Thanks to Google for honoring one of our favorite composers!


----------



## kv466 (May 18, 2011)

Very nice, indeed. All these moon pieces, so popular.


----------



## Vesteralen (Jul 14, 2011)

Celloman said:


> Well, Wagner didn't get his Google tribute this year


Ooooo....let's have another Wagner thread!


----------



## Cosmos (Jun 28, 2013)

I was pleasantly surprised. I saw the play option and wondered what it could be. Then Clair de Lune played and I realized it was Debussy's birthday. Great job, Google!


----------



## nightscape (Jun 22, 2013)

kv466 said:


> All these moon pieces, so popular.


Faure's _Clair de Lune_ is also quite lovely. Check out Véronique Gens' version.


----------



## poptart (Jul 15, 2013)

Wow! 

Thanks for posting about this, Celloman, or I would have missed it.


----------



## brianvds (May 1, 2013)

I can assure you, I do not turn into a werewolf when I see Google's tribute to Debussy's Clair de looooo..ooo...ow..ow..!!!


----------



## Guest (Aug 22, 2013)

Vesteralen said:


> Ooooo....let's have another Wagner thread!

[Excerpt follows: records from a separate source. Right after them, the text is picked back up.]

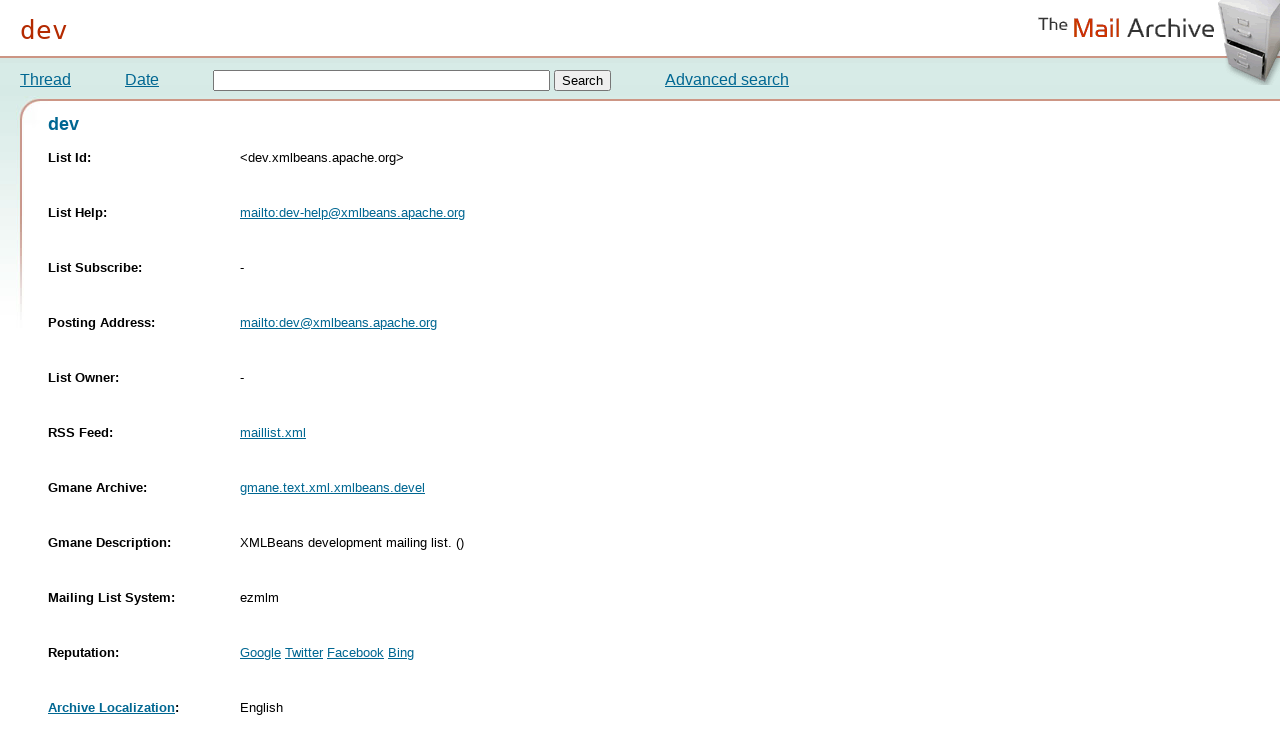

--- FILE ---
content_type: text/html; charset=UTF-8
request_url: https://www.mail-archive.com/dev@xmlbeans.apache.org/info.html
body_size: 2007
content:

<!DOCTYPE HTML PUBLIC "-//W3C//DTD HTML 4.01 Transitional//EN"
        "http://www.w3.org/TR/html4/loose.dtd">
<html>
<head>
    <meta http-equiv="Content-Type" content="text/html; charset=utf-8">
    <title>dev</title>
    
    <link rel="stylesheet" href="/dev@xmlbeans.apache.org/main.css" media="screen">
    <link rel="index" href="/dev@xmlbeans.apache.org/maillist.html">
    <link rel="contents" href="/dev@xmlbeans.apache.org/index.html">    
</head>
<body id="infopg">
<div id="msgcontainer">
    <a id="mail-archive-logo" href="/"></a>

<h1>
    <span id="listlink"><a href="/dev@xmlbeans.apache.org/info.html">dev</a></span> &nbsp;
</h1>
    <form action="/search" method=get>
        <input type="hidden" name="l" value="dev@xmlbeans.apache.org">
        <ul id="topLinks">
            <li><span class="threadlink">
                <a href="/dev@xmlbeans.apache.org/" title="Messages by Thread" accesskey="c">Thread</a></span>
            </li>
            <li><span class="chronologicallink">
                <a href="/dev@xmlbeans.apache.org/maillist.html" title="Messages by Date" accesskey="i">Date</a></span>
            </li>            

            <li>
                    <input type="text" size=40 maxlength=1024 value='' name="q">
                    <input type="submit" value="Search">
            </li>
            <li><a href="<? Advanced Search ?>">Advanced search</a></li>
        </ul>
    </form>
</div>

<div id="msgcontainer2">
    <div id="corner1"></div>
    <div id="corner2"></div>
    <div id="indexcontent" style="overflow:hidden; zoom:1">

      <h2>
          dev
      </h2>

      <br>

      
      <div class="info">
        <div class="infoheader">List Id:</div>
        <div class="infobody">&lt;dev.xmlbeans.apache.org&gt;</div>
        <div class="infoclr"></div>
      </div>
      

      
      <div class="info">
        <div class="infoheader">List Help:</div>
        <div class="infobody"><a href="/cdn-cgi/l/email-protection#b8dcddce95d0ddd4c8f8c0d5d4daddd9d6cb96d9c8d9dbd0dd96d7cadf">mailto:<span class="__cf_email__" data-cfemail="a0c4c5d68dc8c5ccd0e0d8cdccc2c5c1ced38ec1d0c1c3c8c58ecfd2c7">[email&#160;protected]</span></a></div>
        <div class="infoclr"></div>
      </div>
      

      
      <div class="info">
        <div class="infoheader">List Subscribe:</div>
        <div class="infobody">-</div>
        <div class="infoclr"></div>
      </div>
      

      
      <div class="info">
        <div class="infoheader">Posting Address:</div>
        <div class="infobody"><a href="/cdn-cgi/l/email-protection#1a7e7f6c5a627776787f7b7469347b6a7b79727f3475687d">mailto:<span class="__cf_email__" data-cfemail="5a3e3f2c1a223736383f3b3429743b2a3b39323f7435283d">[email&#160;protected]</span></a></div>
        <div class="infoclr"></div>
      </div>
      

      
      <div class="info">
        <div class="infoheader">List Owner:</div>
        <div class="infobody">-</div>
        <div class="infoclr"></div>
      </div>
      

      
      <div class="info">
        <div class="infoheader">RSS Feed:</div>
        <div class="infobody"><a href="/dev@xmlbeans.apache.org/maillist.xml">maillist.xml</a></div>
        <div class="infoclr"></div>
      </div>
      

      

      
      <div class="info">
        <div class="infoheader">Gmane Archive:</div>
        <div class="infobody"><a href='http://dir.gmane.org/gmane.text.xml.xmlbeans.devel'>gmane.text.xml.xmlbeans.devel</a></div>
        <div class="infoclr"></div>
      </div>
      

      
      <div class="info">
        <div class="infoheader">Gmane Description:</div>
        <div class="infobody">XMLBeans development mailing list. ()</div>
        <div class="infoclr"></div>
      </div>
         

      
      <div class="info">
        <div class="infoheader">Mailing List System:</div>
        <div class="infobody">ezmlm</div>
        <div class="infoclr"></div>
      </div>
      

      <? Hints ?>

      
      <div class="info">
        <div class="infoheader">Reputation:</div>
        <div class="infobody"><a href="https://www.google.com/search?q=%22dev@xmlbeans.apache.org%22">Google</a>
<a href="https://twitter.com/#!/search/dev@xmlbeans.apache.org">Twitter</a>
<a href="https://www.facebook.com/search?q=%22dev@xmlbeans.apache.org%22">Facebook</a>
<a href="https://www.bing.com/search?q=%22dev@xmlbeans.apache.org%22">Bing</a></div>
        <div class="infoclr"></div>
      </div>
      

      
      <div class="info">
        <div class="infoheader"><a href="/faq.html#i18n">Archive Localization</a>:</div>
        <div class="infobody">English</div>
        <div class="infoclr"></div>
      </div>
      

      
      <div class="info">
        <div class="infoheader"><a href="/faq.html#customize">Custom Logo</a>:</div>
        <div class="infobody">
<form action="/logo-request.php" method=POST enctype="multipart/form-data">
<input type=hidden name=listname value="dev@xmlbeans.apache.org">
<INPUT TYPE="hidden" name="MAX_FILE_SIZE" value="5500000">
<INPUT NAME="userfile"  TYPE="file" ACCEPT="image/gif,image/jpeg">
<input type=submit value="Upload">
</form>
</div>
        <div class="infoclr"></div>
      </div>
      

      
      <div class="info">
        <div class="infoheader"><a href="/faq.html#infopage">QR Code</a>:</div>
        <div class="infobody"><a href="/dev@xmlbeans.apache.org/"><img src="//chart.googleapis.com/chart?chs=200x200&amp;cht=qr&amp;chl=/dev@xmlbeans.apache.org/" ALT="QR Code"></a></div>
        <div class="infoclr"></div>
      </div>
      

      <br><br><br>

    </div>
</div>

<script data-cfasync="false" src="/cdn-cgi/scripts/5c5dd728/cloudflare-static/email-decode.min.js"></script><script>(function(){function c(){var b=a.contentDocument||a.contentWindow.document;if(b){var d=b.createElement('script');d.innerHTML="window.__CF$cv$params={r:'9bdfc143fcb361a6',t:'MTc2ODQyMTE5Nw=='};var a=document.createElement('script');a.src='/cdn-cgi/challenge-platform/scripts/jsd/main.js';document.getElementsByTagName('head')[0].appendChild(a);";b.getElementsByTagName('head')[0].appendChild(d)}}if(document.body){var a=document.createElement('iframe');a.height=1;a.width=1;a.style.position='absolute';a.style.top=0;a.style.left=0;a.style.border='none';a.style.visibility='hidden';document.body.appendChild(a);if('loading'!==document.readyState)c();else if(window.addEventListener)document.addEventListener('DOMContentLoaded',c);else{var e=document.onreadystatechange||function(){};document.onreadystatechange=function(b){e(b);'loading'!==document.readyState&&(document.onreadystatechange=e,c())}}}})();</script><script defer src="https://static.cloudflareinsights.com/beacon.min.js/vcd15cbe7772f49c399c6a5babf22c1241717689176015" integrity="sha512-ZpsOmlRQV6y907TI0dKBHq9Md29nnaEIPlkf84rnaERnq6zvWvPUqr2ft8M1aS28oN72PdrCzSjY4U6VaAw1EQ==" data-cf-beacon='{"version":"2024.11.0","token":"6b16babd81bc4986bb5551fcbd676e26","r":1,"server_timing":{"name":{"cfCacheStatus":true,"cfEdge":true,"cfExtPri":true,"cfL4":true,"cfOrigin":true,"cfSpeedBrain":true},"location_startswith":null}}' crossorigin="anonymous"></script>
</body>
</html>
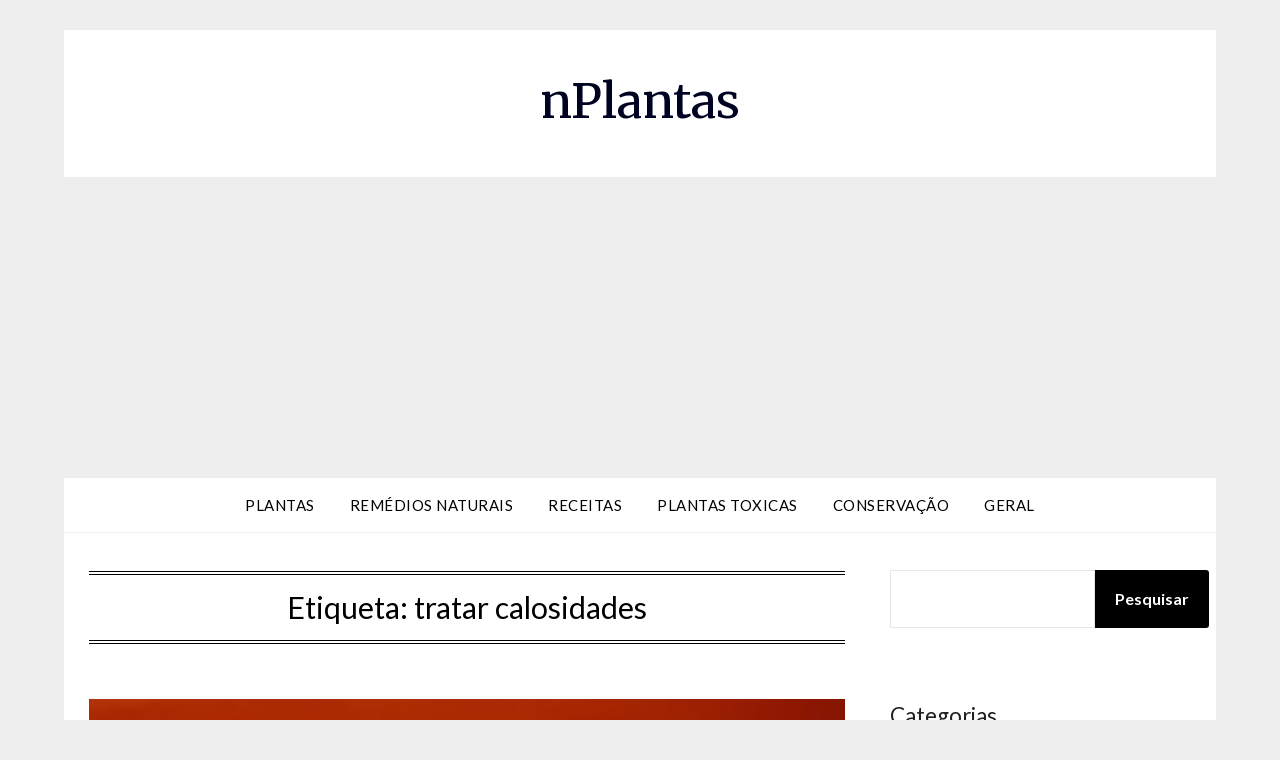

--- FILE ---
content_type: text/html; charset=utf-8
request_url: https://www.google.com/recaptcha/api2/aframe
body_size: 269
content:
<!DOCTYPE HTML><html><head><meta http-equiv="content-type" content="text/html; charset=UTF-8"></head><body><script nonce="DgPB8K42bL3w7Z_6FDfYlQ">/** Anti-fraud and anti-abuse applications only. See google.com/recaptcha */ try{var clients={'sodar':'https://pagead2.googlesyndication.com/pagead/sodar?'};window.addEventListener("message",function(a){try{if(a.source===window.parent){var b=JSON.parse(a.data);var c=clients[b['id']];if(c){var d=document.createElement('img');d.src=c+b['params']+'&rc='+(localStorage.getItem("rc::a")?sessionStorage.getItem("rc::b"):"");window.document.body.appendChild(d);sessionStorage.setItem("rc::e",parseInt(sessionStorage.getItem("rc::e")||0)+1);localStorage.setItem("rc::h",'1769781772079');}}}catch(b){}});window.parent.postMessage("_grecaptcha_ready", "*");}catch(b){}</script></body></html>

--- FILE ---
content_type: application/javascript; charset=utf-8
request_url: https://fundingchoicesmessages.google.com/f/AGSKWxUptbJh75U9ivJwFyyDRSbzzTNEBAzSDm_cq--5DLvMngLNw9gVWfln5Vp2nZrFEfbokomWclIkCDu2t2SqqV92JhEQdFSepoGYV8--IPro9SaxT5aD2GqzTzf_NabBE2vWEZyTonycJL-d_nIVpNdWeqwr-k7bZVC-NE6Ilx81n_kOkKq3JiHNBDOK/__ad_promo2./images/ads_/scripts/adv..AdvertismentBottom./companion_ads.
body_size: -1285
content:
window['3624896c-14e7-4219-97bf-397c80239479'] = true;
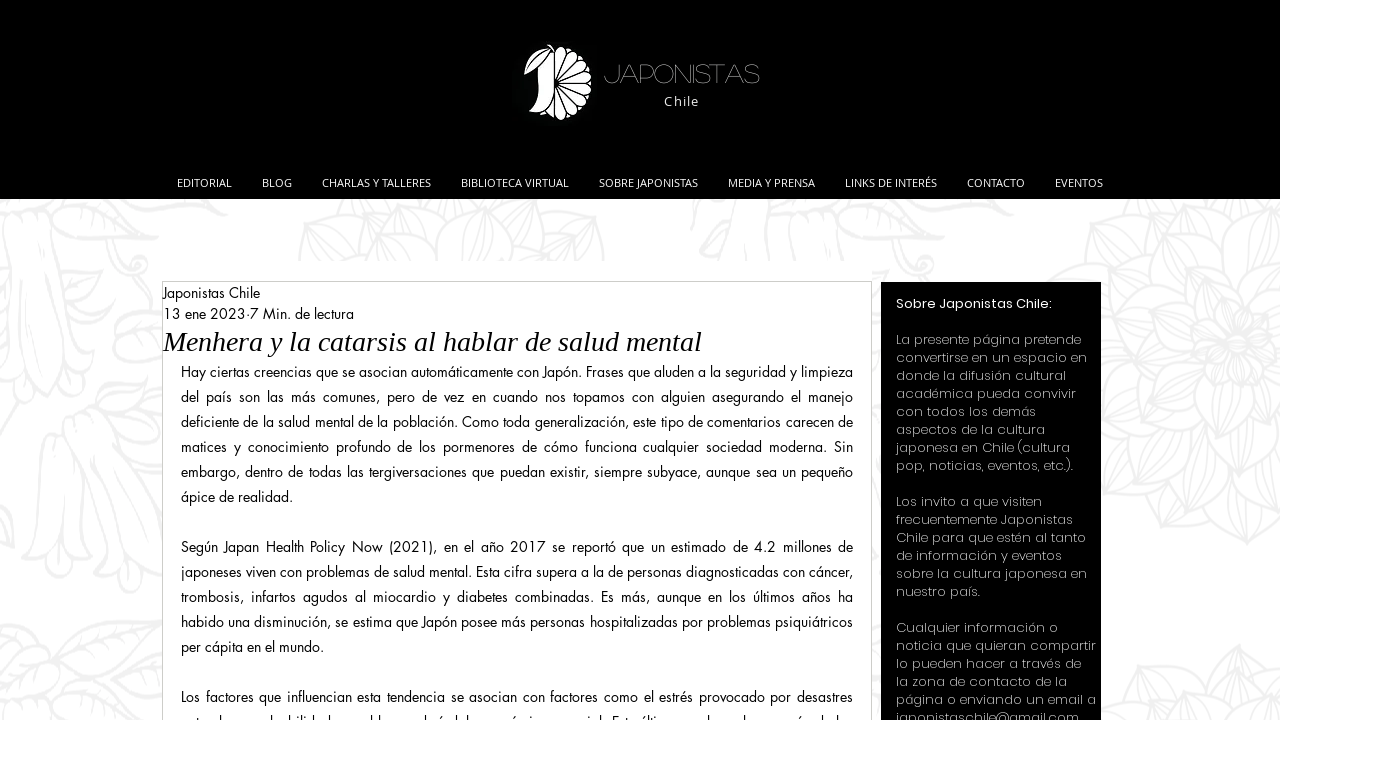

--- FILE ---
content_type: text/css; charset=utf-8
request_url: https://www.japonistaschile.com/_serverless/pro-gallery-css-v4-server/layoutCss?ver=2&id=fnhc7-not-scoped&items=3523_252_166%7C3507_250_250&container=1832_672_487_720&options=gallerySizeType:px%7CenableInfiniteScroll:true%7CtitlePlacement:SHOW_ON_HOVER%7CgridStyle:1%7CimageMargin:5%7CgalleryLayout:2%7CisVertical:true%7CnumberOfImagesPerRow:2%7CcubeRatio:1%7CcubeType:fill%7CgalleryThumbnailsAlignment:none
body_size: -194
content:
#pro-gallery-fnhc7-not-scoped [data-hook="item-container"][data-idx="0"].gallery-item-container{opacity: 1 !important;display: block !important;transition: opacity .2s ease !important;top: 0px !important;left: 0px !important;right: auto !important;height: 333px !important;width: 334px !important;} #pro-gallery-fnhc7-not-scoped [data-hook="item-container"][data-idx="0"] .gallery-item-common-info-outer{height: 100% !important;} #pro-gallery-fnhc7-not-scoped [data-hook="item-container"][data-idx="0"] .gallery-item-common-info{height: 100% !important;width: 100% !important;} #pro-gallery-fnhc7-not-scoped [data-hook="item-container"][data-idx="0"] .gallery-item-wrapper{width: 334px !important;height: 333px !important;margin: 0 !important;} #pro-gallery-fnhc7-not-scoped [data-hook="item-container"][data-idx="0"] .gallery-item-content{width: 334px !important;height: 333px !important;margin: 0px 0px !important;opacity: 1 !important;} #pro-gallery-fnhc7-not-scoped [data-hook="item-container"][data-idx="0"] .gallery-item-hover{width: 334px !important;height: 333px !important;opacity: 1 !important;} #pro-gallery-fnhc7-not-scoped [data-hook="item-container"][data-idx="0"] .item-hover-flex-container{width: 334px !important;height: 333px !important;margin: 0px 0px !important;opacity: 1 !important;} #pro-gallery-fnhc7-not-scoped [data-hook="item-container"][data-idx="0"] .gallery-item-wrapper img{width: 100% !important;height: 100% !important;opacity: 1 !important;} #pro-gallery-fnhc7-not-scoped [data-hook="item-container"][data-idx="1"].gallery-item-container{opacity: 1 !important;display: block !important;transition: opacity .2s ease !important;top: 0px !important;left: 339px !important;right: auto !important;height: 333px !important;width: 333px !important;} #pro-gallery-fnhc7-not-scoped [data-hook="item-container"][data-idx="1"] .gallery-item-common-info-outer{height: 100% !important;} #pro-gallery-fnhc7-not-scoped [data-hook="item-container"][data-idx="1"] .gallery-item-common-info{height: 100% !important;width: 100% !important;} #pro-gallery-fnhc7-not-scoped [data-hook="item-container"][data-idx="1"] .gallery-item-wrapper{width: 333px !important;height: 333px !important;margin: 0 !important;} #pro-gallery-fnhc7-not-scoped [data-hook="item-container"][data-idx="1"] .gallery-item-content{width: 333px !important;height: 333px !important;margin: 0px 0px !important;opacity: 1 !important;} #pro-gallery-fnhc7-not-scoped [data-hook="item-container"][data-idx="1"] .gallery-item-hover{width: 333px !important;height: 333px !important;opacity: 1 !important;} #pro-gallery-fnhc7-not-scoped [data-hook="item-container"][data-idx="1"] .item-hover-flex-container{width: 333px !important;height: 333px !important;margin: 0px 0px !important;opacity: 1 !important;} #pro-gallery-fnhc7-not-scoped [data-hook="item-container"][data-idx="1"] .gallery-item-wrapper img{width: 100% !important;height: 100% !important;opacity: 1 !important;} #pro-gallery-fnhc7-not-scoped .pro-gallery-prerender{height:333px !important;}#pro-gallery-fnhc7-not-scoped {height:333px !important; width:672px !important;}#pro-gallery-fnhc7-not-scoped .pro-gallery-margin-container {height:333px !important;}#pro-gallery-fnhc7-not-scoped .pro-gallery {height:333px !important; width:672px !important;}#pro-gallery-fnhc7-not-scoped .pro-gallery-parent-container {height:333px !important; width:677px !important;}

--- FILE ---
content_type: text/css; charset=utf-8
request_url: https://www.japonistaschile.com/_serverless/pro-gallery-css-v4-server/layoutCss?ver=2&id=4mnrf-not-scoped&items=3551_175_249%7C3547_763_763&container=3536_350_487_720&options=gallerySizeType:px%7CenableInfiniteScroll:true%7CtitlePlacement:SHOW_ON_HOVER%7CgridStyle:1%7CimageMargin:5%7CgalleryLayout:2%7CisVertical:true%7CnumberOfImagesPerRow:2%7CcubeRatio:1%7CcubeType:fill%7CgalleryThumbnailsAlignment:none
body_size: -248
content:
#pro-gallery-4mnrf-not-scoped [data-hook="item-container"][data-idx="0"].gallery-item-container{opacity: 1 !important;display: block !important;transition: opacity .2s ease !important;top: 0px !important;left: 0px !important;right: auto !important;height: 172px !important;width: 173px !important;} #pro-gallery-4mnrf-not-scoped [data-hook="item-container"][data-idx="0"] .gallery-item-common-info-outer{height: 100% !important;} #pro-gallery-4mnrf-not-scoped [data-hook="item-container"][data-idx="0"] .gallery-item-common-info{height: 100% !important;width: 100% !important;} #pro-gallery-4mnrf-not-scoped [data-hook="item-container"][data-idx="0"] .gallery-item-wrapper{width: 173px !important;height: 172px !important;margin: 0 !important;} #pro-gallery-4mnrf-not-scoped [data-hook="item-container"][data-idx="0"] .gallery-item-content{width: 173px !important;height: 172px !important;margin: 0px 0px !important;opacity: 1 !important;} #pro-gallery-4mnrf-not-scoped [data-hook="item-container"][data-idx="0"] .gallery-item-hover{width: 173px !important;height: 172px !important;opacity: 1 !important;} #pro-gallery-4mnrf-not-scoped [data-hook="item-container"][data-idx="0"] .item-hover-flex-container{width: 173px !important;height: 172px !important;margin: 0px 0px !important;opacity: 1 !important;} #pro-gallery-4mnrf-not-scoped [data-hook="item-container"][data-idx="0"] .gallery-item-wrapper img{width: 100% !important;height: 100% !important;opacity: 1 !important;} #pro-gallery-4mnrf-not-scoped [data-hook="item-container"][data-idx="1"].gallery-item-container{opacity: 1 !important;display: block !important;transition: opacity .2s ease !important;top: 0px !important;left: 178px !important;right: auto !important;height: 172px !important;width: 172px !important;} #pro-gallery-4mnrf-not-scoped [data-hook="item-container"][data-idx="1"] .gallery-item-common-info-outer{height: 100% !important;} #pro-gallery-4mnrf-not-scoped [data-hook="item-container"][data-idx="1"] .gallery-item-common-info{height: 100% !important;width: 100% !important;} #pro-gallery-4mnrf-not-scoped [data-hook="item-container"][data-idx="1"] .gallery-item-wrapper{width: 172px !important;height: 172px !important;margin: 0 !important;} #pro-gallery-4mnrf-not-scoped [data-hook="item-container"][data-idx="1"] .gallery-item-content{width: 172px !important;height: 172px !important;margin: 0px 0px !important;opacity: 1 !important;} #pro-gallery-4mnrf-not-scoped [data-hook="item-container"][data-idx="1"] .gallery-item-hover{width: 172px !important;height: 172px !important;opacity: 1 !important;} #pro-gallery-4mnrf-not-scoped [data-hook="item-container"][data-idx="1"] .item-hover-flex-container{width: 172px !important;height: 172px !important;margin: 0px 0px !important;opacity: 1 !important;} #pro-gallery-4mnrf-not-scoped [data-hook="item-container"][data-idx="1"] .gallery-item-wrapper img{width: 100% !important;height: 100% !important;opacity: 1 !important;} #pro-gallery-4mnrf-not-scoped .pro-gallery-prerender{height:172px !important;}#pro-gallery-4mnrf-not-scoped {height:172px !important; width:350px !important;}#pro-gallery-4mnrf-not-scoped .pro-gallery-margin-container {height:172px !important;}#pro-gallery-4mnrf-not-scoped .pro-gallery {height:172px !important; width:350px !important;}#pro-gallery-4mnrf-not-scoped .pro-gallery-parent-container {height:172px !important; width:355px !important;}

I'm thinking a poll regarding the opinions of the recent Wagner threads.


----------



## Celloman (Sep 30, 2006)

Now they need to do a Google page for Albrechtsberger.

:lol:


----------



## Weston (Jul 11, 2008)

I saw the graphic but couldn't figure out what it was. Scrolling over it didn't work.


----------



## Celloman (Sep 30, 2006)

I love how the windows actually turn on and off to the music. They really thought through this one, it definitely shows.


----------